Outra determinação relevante envolve a regularização fundiária da área. A Superintendência do Patrimônio da União no Pará (SPU/PA) terá 120 dias para concluir a incorporação e o registro dos imóveis remanescentes da chamada Base Física de Fordlândia ao patrimônio da União, eliminando uma indefinição que frequentemente era utilizada como justificativa para a falta de intervenções.
A Justiça também determinou que a população local e a Defensoria Pública da União participem da elaboração das estratégias de recuperação e das discussões relacionadas à regularização das moradias existentes nas antigas vilas operárias.
Em caso de descumprimento dos prazos estabelecidos, a sentença prevê multas diárias de R$ 10 mil para a União e o Iphan, além de penalidades de R$ 5 mil por dia para o governo do Pará e a prefeitura de Aveiro.
Preservação independe de tombamento
Um dos aspectos mais relevantes da decisão envolve a discussão sobre o tombamento de Fordlândia.
O MPF defendia que a Justiça obrigasse o Iphan a concluir o processo administrativo de tombamento federal, aberto ainda em 1990. Entretanto, em maio de 2024, o Conselho Consultivo do órgão decidiu rejeitar o pedido de tombamento do complexo.
Apesar disso, a sentença concluiu que a obrigação de preservar o patrimônio não depende de seu reconhecimento formal por meio do tombamento.

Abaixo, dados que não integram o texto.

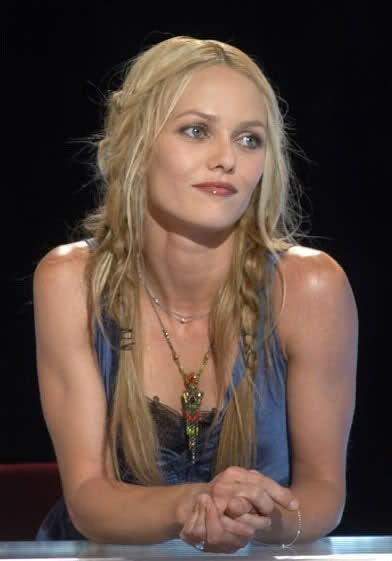 cute hippie hair || Vanessa Paradis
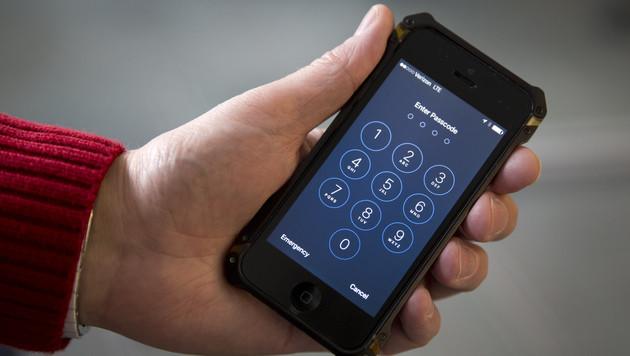 """Auch iPhone von Dealer ohne Apple-Hilfe """"geknackt"""" (Bild: AP)"""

Com base em perícias técnicas, audiência pública e inspeção judicial realizada no local, a Justiça reconheceu o inquestionável valor histórico, cultural e arquitetônico de Fordlândia.
Segundo o entendimento adotado pelo magistrado, a proteção prevista no artigo 216 da Constituição Federal alcança bens de relevância histórica independentemente do instrumento jurídico utilizado para sua preservação.
Com a decisão, Fordlândia ganha uma nova perspectiva de futuro. Quase cem anos após sua fundação, o antigo projeto de Henry Ford poderá finalmente receber as intervenções necessárias para preservar um dos capítulos mais singulares da história da indústria automobilística e da presença estrangeira na Amazônia brasileira.